Writing in Isolation

As mentioned in my previous post, I recently spent five days taking part in the QWC/Hachette Manuscript Development Program. We were taken to one of my favourite places in this little corner of the world we call South East Queensland; Lamington National Park. I’ve been to the O’Reilly’s site many times, camping for a few days or just spending an afternoon, but I’d never before stayed at the O’Reilly’s Guesthouse and I’d certainly never imagined I would have my toast prepared by a member of the O’Reilly family, but these and many other exciting things happened during the retreat.

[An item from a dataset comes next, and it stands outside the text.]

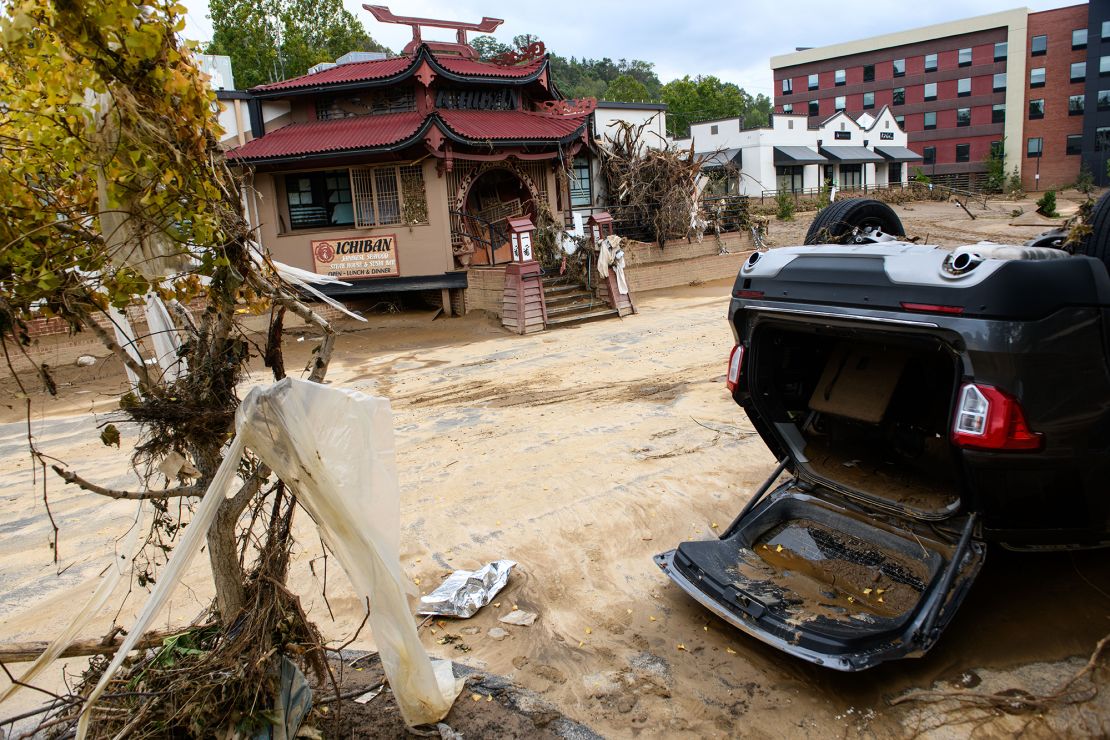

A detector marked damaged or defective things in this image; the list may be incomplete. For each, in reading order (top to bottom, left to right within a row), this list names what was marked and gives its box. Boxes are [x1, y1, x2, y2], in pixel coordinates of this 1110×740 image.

overturned suv [652, 196, 1110, 670]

Of course, the idea of a retreat is to be somewhere both inspiring and separated from the distractions of normal life. I’d always imagined a retreat would be a monastic experience, tucked away in a small, plain room with just a desk and a power point, a blank wall and a furious determination to write until my fingers bled. When I write at home, I have to shut the door of my office, excluding husband and cats and ignoring their piteous cries (the cats, you understand). I did try to share my writing time, but I’m too willing to procrastinate. TB laughs at a joke on the telly and I want to know why. A furtive rustling beneath my table is just a cat finding mischief, but I have to make sure they aren’t about to eat something dangerous, or valuable. This breaks into my thoughts, dispels momentum.

Isolation works for me.

In learning to love being alone then, I was surprised to find the retreat wasn’t about isolation at all. It was about being part of a community, a network. It was having friends to share your misgivings with, and your excitement; of realising you’re not alone at all. I discovered the pleasure of sitting in a room with other writers, working quietly but in company. We were all so very different and all amazingly familiar, instant friends. It’s been a week since I’ve seen them and I miss them, but, as in the shared room, I feel like we still have a connection. We’re sitting in the remembered room, with its shiny, timber tables and crazy cold air conditioner, bowls of sweets and bottles of water as sustenence, working quietly but in company.